Video Streaming Platform (YouTube/Netflix) Low-Level Design

Upload Pipeline

Raw video upload → object storage (S3 raw bucket) → message published to transcoding queue (SQS/Kafka) → transcoding workers process in parallel → output multiple quality levels (360p, 720p, 1080p, 4K) in HLS/DASH format → store segments in S3 CDN bucket → update VideoMetadata with manifest URLs.

VideoUploadFlow:
1. Client: multipart upload to presigned S3 URL (raw-videos bucket)
2. S3 event triggers: publish to transcoding-jobs SQS queue
3. Transcoding workers (one per quality): pull job, run FFmpeg, push HLS segments to S3
4. On completion: UPDATE videos SET status='READY', manifest_url=? WHERE video_id=?
5. CDN invalidation (if re-encoding existing video)

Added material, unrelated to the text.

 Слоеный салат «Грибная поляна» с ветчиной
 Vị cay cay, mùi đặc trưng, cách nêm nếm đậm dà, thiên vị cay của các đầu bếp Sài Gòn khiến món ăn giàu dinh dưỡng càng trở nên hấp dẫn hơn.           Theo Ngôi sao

Adaptive Bitrate Streaming (ABR)

Video is split into 4-second segments. The player downloads a manifest (M3U8 for HLS, MPD for DASH) listing all quality levels and segment URLs. The player monitors download speed and buffer level, automatically switching to lower quality when bandwidth drops and higher quality when it recovers — no buffering interruptions.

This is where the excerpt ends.